## Article
+++

This so-called "anthropoid" sarcophagus bears the shape of the body in wrappings, the head covered with a mask and wearing a heavy wig. The inscription gives the name, titles and lineage of the deceased. Such sarcophagus protects the momified body of the deceased through its solid material as well as the magic of the images and formula with which they are decorated.
Head from a moai sculpture
Rapanui sculptors
Anakena, northern Rapa Nui (Easter Island, Chile)
10th–15th century
Volcanic rock
Musée du Quai Branly - Jacques Chirac, 71.1935.61.1
Métraux-Lavachery mission, 1934.
The acquisition of a moai head for the Musée d'Ethnographie du Trocadéro was one of the objectives of the Métraux-Lavachery scientific expedition (1934–1935), which was jointly financed by France and Belgium. Its ‘removal’, in the words of the Swiss ethnologist Alfred Métraux (1902–1963), took place at the ceremonial site of Anakena, in the north of the island, in 1934, with the approval of the Chilean authorities.
There are several types of large stone moai on Rapa Nui. Many used to stand side-by-side on platforms built on the shore. Facing inland, these monumental statues watched over the clan whose genealogy they evoked. Other moai stand on the slopes of Rano Raraku, the volcano from which the stone was quarried, which seems to have been a sanctuary in itself.

+++

## Exercise objective
Answer these from the museum text above, one line each:
(a) What does the inscription on the anthropoid sarcophagus give?
(b) Which two countries jointly financed the Métraux-Lavachery expedition?
(c) Which way did the moai on the shore platforms face?

## Information given

+++

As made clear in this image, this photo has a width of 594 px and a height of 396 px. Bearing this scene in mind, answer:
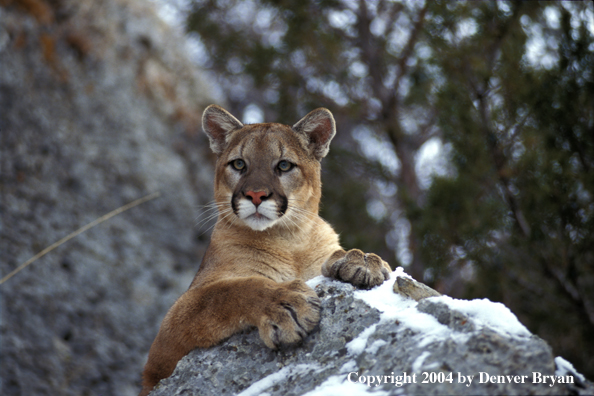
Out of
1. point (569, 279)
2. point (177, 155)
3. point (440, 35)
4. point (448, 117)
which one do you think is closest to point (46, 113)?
point (177, 155)

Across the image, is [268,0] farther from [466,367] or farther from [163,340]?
[466,367]

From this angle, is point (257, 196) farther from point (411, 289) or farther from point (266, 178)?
point (411, 289)

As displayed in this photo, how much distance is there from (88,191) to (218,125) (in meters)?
2.98

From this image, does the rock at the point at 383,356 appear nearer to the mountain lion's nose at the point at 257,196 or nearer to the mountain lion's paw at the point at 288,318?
the mountain lion's paw at the point at 288,318

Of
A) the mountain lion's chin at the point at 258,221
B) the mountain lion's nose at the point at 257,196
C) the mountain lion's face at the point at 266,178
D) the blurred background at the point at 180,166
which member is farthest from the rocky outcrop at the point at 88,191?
the mountain lion's nose at the point at 257,196

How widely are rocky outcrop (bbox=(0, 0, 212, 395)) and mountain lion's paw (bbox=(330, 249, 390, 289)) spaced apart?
4153mm

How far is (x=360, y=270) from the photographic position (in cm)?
368

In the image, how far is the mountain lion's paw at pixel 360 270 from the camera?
366 cm

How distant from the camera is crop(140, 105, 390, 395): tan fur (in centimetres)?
343

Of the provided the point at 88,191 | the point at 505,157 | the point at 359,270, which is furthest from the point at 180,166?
the point at 359,270

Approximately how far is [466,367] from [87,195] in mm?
6243

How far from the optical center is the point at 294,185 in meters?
4.79

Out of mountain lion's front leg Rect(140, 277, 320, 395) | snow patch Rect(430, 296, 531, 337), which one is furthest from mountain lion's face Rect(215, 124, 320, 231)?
snow patch Rect(430, 296, 531, 337)

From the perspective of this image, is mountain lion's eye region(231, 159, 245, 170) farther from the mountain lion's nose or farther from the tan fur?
the mountain lion's nose
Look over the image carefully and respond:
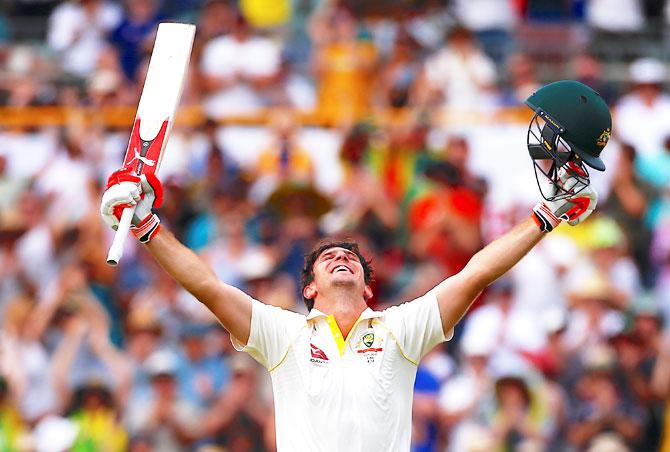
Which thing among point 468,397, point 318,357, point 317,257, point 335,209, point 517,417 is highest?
point 335,209

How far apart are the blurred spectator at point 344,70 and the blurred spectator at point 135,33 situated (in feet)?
5.51

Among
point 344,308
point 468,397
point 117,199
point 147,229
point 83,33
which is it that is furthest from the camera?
point 83,33

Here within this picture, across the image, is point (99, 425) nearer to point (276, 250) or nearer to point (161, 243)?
point (276, 250)

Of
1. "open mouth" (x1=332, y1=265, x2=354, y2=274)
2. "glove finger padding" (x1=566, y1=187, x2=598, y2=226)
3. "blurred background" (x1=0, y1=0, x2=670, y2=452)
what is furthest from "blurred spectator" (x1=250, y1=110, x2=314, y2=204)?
"glove finger padding" (x1=566, y1=187, x2=598, y2=226)

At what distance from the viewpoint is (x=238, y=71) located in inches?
611

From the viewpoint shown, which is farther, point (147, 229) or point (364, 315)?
point (364, 315)

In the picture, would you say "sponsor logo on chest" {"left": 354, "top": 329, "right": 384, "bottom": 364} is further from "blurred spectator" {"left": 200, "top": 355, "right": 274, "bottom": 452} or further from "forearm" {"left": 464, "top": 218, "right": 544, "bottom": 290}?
"blurred spectator" {"left": 200, "top": 355, "right": 274, "bottom": 452}

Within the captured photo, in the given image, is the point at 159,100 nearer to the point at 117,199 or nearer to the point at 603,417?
the point at 117,199

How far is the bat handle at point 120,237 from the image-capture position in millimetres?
7273

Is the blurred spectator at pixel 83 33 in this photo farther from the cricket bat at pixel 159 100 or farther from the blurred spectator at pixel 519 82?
the cricket bat at pixel 159 100

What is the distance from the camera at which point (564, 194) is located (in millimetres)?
7969

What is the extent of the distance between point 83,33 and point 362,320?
9.15 meters

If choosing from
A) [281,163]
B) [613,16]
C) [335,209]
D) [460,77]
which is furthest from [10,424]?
[613,16]

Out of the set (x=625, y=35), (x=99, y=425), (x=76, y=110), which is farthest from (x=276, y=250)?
(x=625, y=35)
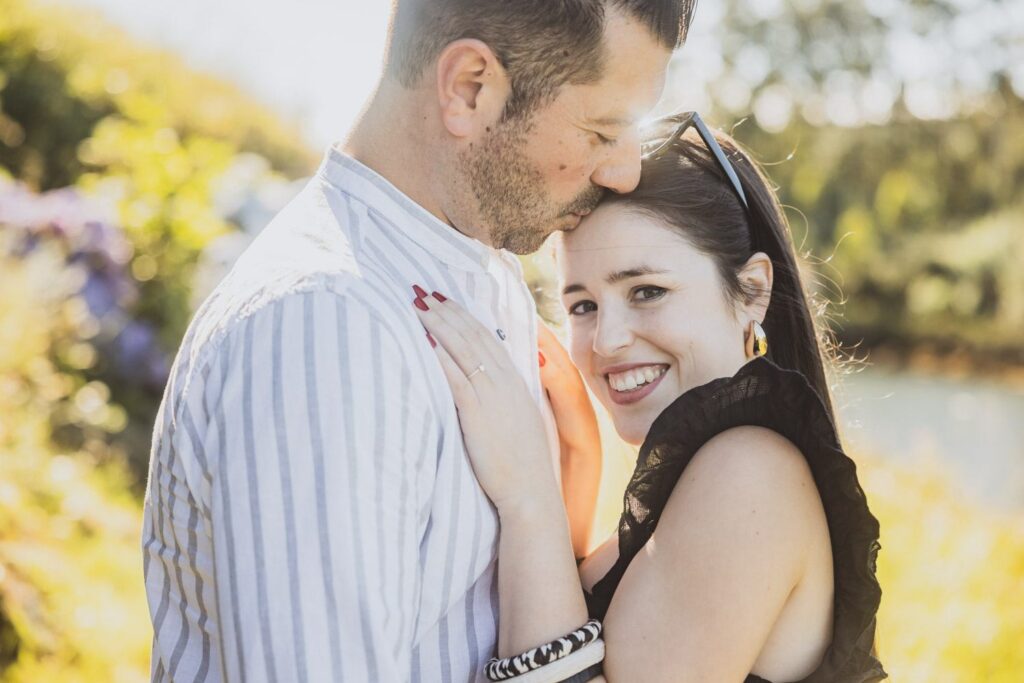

+++

## Answer below
(a) The name, titles and lineage of the deceased.
(b) France and Belgium.
(c) Inland.